Bisnis | Ekonomi - Posted on 29 June 2025 Reading time 5 minutes

ILLUSTRASI

Rising global uncertainty has accelerated efforts to diversify global investment portfolios away from assets dominated by the United States and China. This diversification trend is opening opportunities for emerging markets like Indonesia to attract foreign investment. However, challenges remain, including heightened volatility and underdeveloped local capital markets.

 

Trinh Nguyen, Senior Economist for Emerging Asia at Natixis, explained that there is now a growing global awareness that relying too heavily on a single type of asset carries significant risks. “Everyone agrees that overexposure to one asset is dangerous, but the real issue is how to reduce that reliance and what the associated costs are,” she stated during a National Press Foundation workshop in Singapore recently attended by Bisnis.

 

According to Trinh, as investors begin to shift away from traditional instruments like U.S. Treasury bonds, they seek alternatives with more attractive returns. Yet, such transitions cannot occur rapidly due to high switching costs and limited market depth in alternative destinations, especially in developing countries. One such example is Indonesia’s bond market, which she believes remains relatively shallow in scale compared to that of the U.S.

 

“Indonesia’s bond market totals only about US$500 billion. In contrast, U.S. Treasuries are worth around US$30 trillion. So if a large influx of investors enters simultaneously, prices could spike significantly, increasing the associated risks,” she explained.

 

Nonetheless, Trinh believes Indonesia continues to offer investment appeal amidst global deglobalization trends and the restructuring of global supply chains. While Chinese bond yields have dipped below 2% and returns in developed markets are stagnating, Southeast Asia offers better growth potential with risk levels that remain acceptable to international investors.

 

On the other hand, Trinh dismissed concerns about potential financial crises, particularly those linked to currency depreciation.
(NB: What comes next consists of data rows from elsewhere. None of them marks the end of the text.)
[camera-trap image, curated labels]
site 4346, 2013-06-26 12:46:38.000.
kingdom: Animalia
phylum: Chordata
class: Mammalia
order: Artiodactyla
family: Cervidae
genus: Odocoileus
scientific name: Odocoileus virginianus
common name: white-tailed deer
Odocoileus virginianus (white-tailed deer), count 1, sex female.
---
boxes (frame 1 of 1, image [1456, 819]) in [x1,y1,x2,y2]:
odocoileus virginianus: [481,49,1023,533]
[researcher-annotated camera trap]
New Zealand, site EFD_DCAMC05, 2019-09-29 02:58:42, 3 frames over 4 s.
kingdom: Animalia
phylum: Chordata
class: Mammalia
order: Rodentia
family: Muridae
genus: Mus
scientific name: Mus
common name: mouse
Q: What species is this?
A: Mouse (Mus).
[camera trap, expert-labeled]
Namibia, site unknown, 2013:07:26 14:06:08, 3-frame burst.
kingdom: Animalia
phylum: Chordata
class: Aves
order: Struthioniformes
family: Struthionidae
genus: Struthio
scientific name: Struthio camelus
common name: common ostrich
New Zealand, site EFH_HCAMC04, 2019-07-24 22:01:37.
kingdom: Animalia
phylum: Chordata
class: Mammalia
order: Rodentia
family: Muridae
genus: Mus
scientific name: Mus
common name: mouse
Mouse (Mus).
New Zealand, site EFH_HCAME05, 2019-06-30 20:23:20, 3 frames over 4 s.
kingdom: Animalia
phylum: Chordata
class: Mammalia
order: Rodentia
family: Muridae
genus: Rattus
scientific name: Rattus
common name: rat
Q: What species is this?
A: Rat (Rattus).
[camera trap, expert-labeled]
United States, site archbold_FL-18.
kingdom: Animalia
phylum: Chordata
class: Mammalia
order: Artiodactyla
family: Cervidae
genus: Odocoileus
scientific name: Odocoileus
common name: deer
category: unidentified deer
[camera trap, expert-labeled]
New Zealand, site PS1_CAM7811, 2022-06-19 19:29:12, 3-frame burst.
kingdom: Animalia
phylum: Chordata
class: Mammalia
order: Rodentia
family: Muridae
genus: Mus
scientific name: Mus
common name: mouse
She cited the temporary negative sentiment toward the Indonesian rupiah in February and March 2025, when the exchange rate breached the psychological threshold of Rp17,000 per U.S. dollar. “Many were quick to compare that moment to the 1997 Asian Financial Crisis, but the situations are fundamentally different,” she clarified.

 

She also noted that mild depreciation trends are evident in other countries, such as India. According to Trinh, the Indian rupee consistently weakens by about 1.5% annually, aligning with the central bank’s policy to prevent an overly strong currency. “If you look at the data, such depreciation does not indicate a crisis, but rather reflects a deliberate monetary policy,” she said.

 

Furthermore, Trinh emphasized that while global financial markets are undergoing a major shift, the transition is gradual as investors need time to realign their portfolios. In the short term, U.S. and Chinese markets will remain dominant, but interest in emerging markets like Indonesia is expected to grow—especially from investors seeking diversification and higher yields.

 

“U.S. bond markets will still find their buyers, just as Indonesia’s market will continue to attract interest. So even if a trade war splits the world or disrupts global stability—with the added unpredictability of figures like Trump—the turmoil in financial assets has not reached the level many fear,” she concluded.